Industries of all kinds across the globe are advancing at an accelerated pace. Improvements in technology, changes in consumer needs, and shifts in supply chains are driving businesses to innovate smarter and faster. And as a university, providing opportunities for your students and researchers to explore their own innovative solutions to these changes will help you graduate students who are prepared for their careers and support researchers who impact industries in groundbreaking ways.
One way to support breakthrough innovation is by supplying a cutting-edge 3D printer. State-of-the-art 3D printers, like the Stratasys J55, bring ideas to life beyond what has ever been possible before.

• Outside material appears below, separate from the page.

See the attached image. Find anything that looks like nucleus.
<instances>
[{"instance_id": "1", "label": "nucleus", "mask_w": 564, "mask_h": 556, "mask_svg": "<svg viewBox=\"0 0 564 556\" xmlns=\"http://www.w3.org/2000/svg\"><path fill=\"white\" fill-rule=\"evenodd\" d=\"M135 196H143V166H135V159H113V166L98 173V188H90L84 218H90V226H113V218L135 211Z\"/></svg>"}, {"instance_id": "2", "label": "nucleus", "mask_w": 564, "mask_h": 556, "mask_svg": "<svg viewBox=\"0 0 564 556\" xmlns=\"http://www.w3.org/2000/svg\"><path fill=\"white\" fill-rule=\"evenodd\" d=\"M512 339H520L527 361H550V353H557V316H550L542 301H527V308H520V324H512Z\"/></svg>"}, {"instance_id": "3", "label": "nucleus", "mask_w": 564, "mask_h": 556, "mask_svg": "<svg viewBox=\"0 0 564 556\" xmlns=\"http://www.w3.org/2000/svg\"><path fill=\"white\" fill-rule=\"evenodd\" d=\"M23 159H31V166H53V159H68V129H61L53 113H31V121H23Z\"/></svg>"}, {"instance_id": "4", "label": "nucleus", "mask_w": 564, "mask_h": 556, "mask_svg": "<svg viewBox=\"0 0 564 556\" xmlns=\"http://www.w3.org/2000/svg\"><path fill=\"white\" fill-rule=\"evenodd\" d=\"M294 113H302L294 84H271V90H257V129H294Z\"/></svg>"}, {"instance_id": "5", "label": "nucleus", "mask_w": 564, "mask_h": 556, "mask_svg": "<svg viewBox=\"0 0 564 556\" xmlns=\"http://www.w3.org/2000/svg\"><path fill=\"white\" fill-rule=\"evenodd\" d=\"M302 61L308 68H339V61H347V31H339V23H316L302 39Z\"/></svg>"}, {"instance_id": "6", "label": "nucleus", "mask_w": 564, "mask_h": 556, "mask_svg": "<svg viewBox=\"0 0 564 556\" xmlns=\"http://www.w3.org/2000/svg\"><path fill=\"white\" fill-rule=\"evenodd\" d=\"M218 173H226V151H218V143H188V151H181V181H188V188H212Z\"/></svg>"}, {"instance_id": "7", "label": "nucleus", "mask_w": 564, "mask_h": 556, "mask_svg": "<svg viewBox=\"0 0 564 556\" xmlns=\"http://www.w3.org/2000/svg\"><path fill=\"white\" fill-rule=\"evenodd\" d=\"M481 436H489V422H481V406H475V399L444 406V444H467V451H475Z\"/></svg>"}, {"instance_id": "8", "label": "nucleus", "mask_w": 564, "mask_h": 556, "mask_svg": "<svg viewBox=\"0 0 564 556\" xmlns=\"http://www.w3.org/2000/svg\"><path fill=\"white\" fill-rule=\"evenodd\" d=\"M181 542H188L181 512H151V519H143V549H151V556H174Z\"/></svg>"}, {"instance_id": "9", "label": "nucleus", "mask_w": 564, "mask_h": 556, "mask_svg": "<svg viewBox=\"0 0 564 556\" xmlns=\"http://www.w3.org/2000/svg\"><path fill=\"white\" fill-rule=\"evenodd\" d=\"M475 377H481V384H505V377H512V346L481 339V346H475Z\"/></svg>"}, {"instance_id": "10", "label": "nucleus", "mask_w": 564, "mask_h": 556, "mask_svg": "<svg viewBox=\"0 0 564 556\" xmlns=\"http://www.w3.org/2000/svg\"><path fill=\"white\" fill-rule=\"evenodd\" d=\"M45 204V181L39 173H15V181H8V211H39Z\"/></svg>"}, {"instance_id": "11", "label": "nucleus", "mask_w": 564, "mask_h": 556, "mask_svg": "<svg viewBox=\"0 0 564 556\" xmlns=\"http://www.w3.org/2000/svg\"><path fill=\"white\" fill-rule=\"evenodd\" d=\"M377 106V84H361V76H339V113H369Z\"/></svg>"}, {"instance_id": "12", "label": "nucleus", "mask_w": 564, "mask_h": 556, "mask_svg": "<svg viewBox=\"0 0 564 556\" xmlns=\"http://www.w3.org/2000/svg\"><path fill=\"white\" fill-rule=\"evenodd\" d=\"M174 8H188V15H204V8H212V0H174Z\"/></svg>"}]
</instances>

Let’s see how three universities are using 3D printers in fascinating ways:
Researchers at Technion, the Israel Institute of Technology, are exploring microstructure design and have found that an advanced 3D printer allows them to use 3D printed microstructures to improve how parts can be designed and manufactured for a variety of industries, including heat exchangers and aerospace. With the Stratasys J55 3D printer, researchers are able to design and print microelements with continuous color changes, and apply those elements volumetrically to microstructural models. Prior to the J55, they were relying on digital renders which were not always intuitive for students or they used other 3D printers with design flows that weren’t time efficient or user-friendly.
Robotics and Neuroanatomy Education
Case Western Reserve University has one of the largest university-based innovation centers in the world with six different 3D printers that allow students across the university to rapidly prototype parts. Design students use 3D printers to help build off-road vehicles for design competitions, robotics students produce parts for robotics competitions, and medical students use 3D printed brain parts to improve neuroanatomy learning. 3D printing gives students more opportunities to explore and iterate on designs beyond looking at CAD screens.
An engineering student at Duke University broke his arm and wanted to build a better brace than the one provided by the hospital. Using a Stratasys J750 3D printer, the student worked with a mechanical engineering student to create an improved brace that had voronoi holes for breathability, a soft polymer interior for comfort, and water-resistant polymers for waterproofing. His doctor approved him to wear the brace he created instead of the one provided by the hospital for the six months it took him to heal.
From engineering improvements to medical inventions, high-quality 3D printers offer countless ways for students and researchers across university campuses to be innovative, influencing careers and industry advancements.